* Given instruction 1: Could you copy the listing word for word, from the line containing "Based on the" through to the end of the listing?

* Given text:
Technologies put in place at Kia Motors Slovakia seem to back up the claim that it is the company’s – and perhaps the world’s – most efficient automotive production plant.
In Kyu Bae, President and CEO of Kia Motors Slovakia, says that the company’s latest plant, located in Zilina, is the most flexible, most efficient plant that Kia currently operates. It is, he adds, perhaps the most efficient plant in the world.
In measuring plant efficiency, Bae can draw on a wealth of company experience, having been with Hyundai - and then Kia - since 1977. Starting in the engineering division of Hyundai Mobis (Production), he further completed assignments in Mexico, South Korea and ultimately at the Hyundai facility in Montgomery, Alabama, before taking control in Slovakia.
“This plant is much better (than Hyundai Alabama), in terms of automation and the software. Productivity and the quality of labour is very high,” he says.
In reference to automation, the Zilina plant has 413 robots installed throughout the plant – a ratio of one machine for every seven employees. Largely supplied by ABB and Hyundai Heavy Industries, the bodyshop features 198 spotand CO2-welding robots, 12 sealing robots, and a further 110 used in material handling throughout the press and body shop. Further examples demonstrating the depth of automation can be seen in the use of Dürr AGVs, delivering complete underbody structures (with full powertrain and suspension) to the marriage stations in final assembly, while glass (front and rear) is applied without human intervention. SAP supplies the mentioned software, which controls virtually every aspect of plant production, including manufacturing execution systems and finance. The system also allows access to real-time production data, a feature that Bae believes ultimately delivers an advantage over competing carmakers.
Despite the density of automation, one of the deciding factors for selecting Slovakia - and Zilina - over sites in Poland and the Czech Republic was the quality of the local labour. Throughout the communist era, the city was renowned as a centre of heavy engineering expertise, while present-day Zilina and nearby Bratislava both offer advanced engineering universities. As for productivity, Bae says that the decision to incorporate such a high degree of automation has effectively future-proofed the facility.
“I’m always asked why we have so much automation in the plant when labour in Slovakia is comparatively inexpensive. My reply is that it is difficult to maintain required consistency using manual labour. We want repeat quality and for that, we have to use robotics. In Slovakia, the price of labour is going up, so the associated costs will be much higher in the future. I want good quality, so even if the initial investment for automation is very high, we are thinking long-term, anticipating labour costs five or ten years from now.”

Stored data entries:

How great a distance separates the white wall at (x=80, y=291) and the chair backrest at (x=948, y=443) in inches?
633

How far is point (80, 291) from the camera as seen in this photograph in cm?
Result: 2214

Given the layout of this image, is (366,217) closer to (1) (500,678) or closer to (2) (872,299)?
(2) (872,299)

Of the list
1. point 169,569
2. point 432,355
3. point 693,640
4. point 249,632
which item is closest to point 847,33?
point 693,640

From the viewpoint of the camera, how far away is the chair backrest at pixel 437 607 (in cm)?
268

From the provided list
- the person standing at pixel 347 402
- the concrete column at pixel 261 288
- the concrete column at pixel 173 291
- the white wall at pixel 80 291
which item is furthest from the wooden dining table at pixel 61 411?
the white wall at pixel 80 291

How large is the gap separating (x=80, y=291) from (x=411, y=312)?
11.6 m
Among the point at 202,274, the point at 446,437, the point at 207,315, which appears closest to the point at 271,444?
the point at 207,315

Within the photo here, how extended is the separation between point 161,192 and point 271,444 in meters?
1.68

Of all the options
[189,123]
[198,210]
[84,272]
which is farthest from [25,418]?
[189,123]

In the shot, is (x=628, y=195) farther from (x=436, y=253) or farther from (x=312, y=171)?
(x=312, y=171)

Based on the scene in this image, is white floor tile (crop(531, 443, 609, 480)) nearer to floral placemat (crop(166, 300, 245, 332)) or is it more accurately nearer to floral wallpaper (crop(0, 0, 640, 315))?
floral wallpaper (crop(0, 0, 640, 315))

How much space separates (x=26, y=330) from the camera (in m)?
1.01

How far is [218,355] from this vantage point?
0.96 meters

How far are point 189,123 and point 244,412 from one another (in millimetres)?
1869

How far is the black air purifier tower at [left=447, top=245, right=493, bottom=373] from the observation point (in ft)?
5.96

* Given instruction 2: Can you pick up the text about the Kia Motors Slovakia plant in Zilina and carry it on from its final sentence?

* Reply 1:
Based on the scene in this image, is white floor tile (crop(531, 443, 609, 480)) nearer to floral placemat (crop(166, 300, 245, 332)) or is it more accurately nearer to floral wallpaper (crop(0, 0, 640, 315))?
floral wallpaper (crop(0, 0, 640, 315))

How much space separates (x=26, y=330) from the camera (in m)?
1.01

How far is [218,355] from this vantage point?
0.96 meters

How far are point 189,123 and point 244,412 from one another (in millimetres)?
1869

How far is the black air purifier tower at [left=447, top=245, right=493, bottom=373] from the observation point (in ft)?
5.96

* Reply 2:
In managing future manpower expenditures, the capital investment for such depth of automation will likely reap future dividends. But what of the theory ‘replace a man with a robot and you still need the man to maintain the robot’? “Over the past five years, we’ve trained our people in robot maintenance,” says Bae. “In fact, we’ve trained so many that we now have a course dedicated to robot maintenance. The robot manufacturers have come here from Korea and other locations to give our people specialized training, so it’s no problem keeping the robots in top condition. Our efficiency is considerably higher due to the use of robotics.” Jan Taliga, Senior Manager (Assembly), offers more on the balance between labour and automation in the Zilina plant. “While the Czech Republic and Slovakia used to have cheap labour in comparison to other Western countries, over the next 10 years we expect wages to increase to match those of our European counterparts. This is why we have invested in automation; it’s for the future. In the bodyshop, we only have about 95 employees per shift. In the press shop there are only about 45 people and in the paintshop, about 190 per shift. All three areas are highly automated.”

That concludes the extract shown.